Stored records
----
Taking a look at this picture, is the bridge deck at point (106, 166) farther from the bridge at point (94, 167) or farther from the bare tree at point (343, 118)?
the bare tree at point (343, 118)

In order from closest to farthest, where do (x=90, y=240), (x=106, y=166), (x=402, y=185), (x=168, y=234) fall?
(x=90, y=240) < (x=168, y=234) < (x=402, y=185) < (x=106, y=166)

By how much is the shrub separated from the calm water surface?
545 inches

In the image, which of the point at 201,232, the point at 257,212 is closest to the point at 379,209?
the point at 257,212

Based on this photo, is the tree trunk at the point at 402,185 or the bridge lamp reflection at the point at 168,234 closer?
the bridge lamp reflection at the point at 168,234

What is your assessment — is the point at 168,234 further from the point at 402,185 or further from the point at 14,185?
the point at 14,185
----
Problem details: Reproduce every line of the listing above word for word.

Correct response:
Taking a look at this picture, is the bridge deck at point (106, 166) farther from the bridge at point (94, 167) or farther from the bare tree at point (343, 118)?
the bare tree at point (343, 118)

In order from closest to farthest, where do (x=90, y=240), (x=106, y=166), (x=402, y=185), (x=168, y=234) fall?
(x=90, y=240) < (x=168, y=234) < (x=402, y=185) < (x=106, y=166)

By how much is the shrub separated from the calm water surface?
545 inches

In the image, which of the point at 201,232, the point at 257,212 is closest to the point at 379,209?
the point at 257,212

Based on this photo, is the tree trunk at the point at 402,185 or the bridge lamp reflection at the point at 168,234 closer?
the bridge lamp reflection at the point at 168,234

What is your assessment — is the point at 168,234 further from the point at 402,185 or further from the point at 14,185?
the point at 14,185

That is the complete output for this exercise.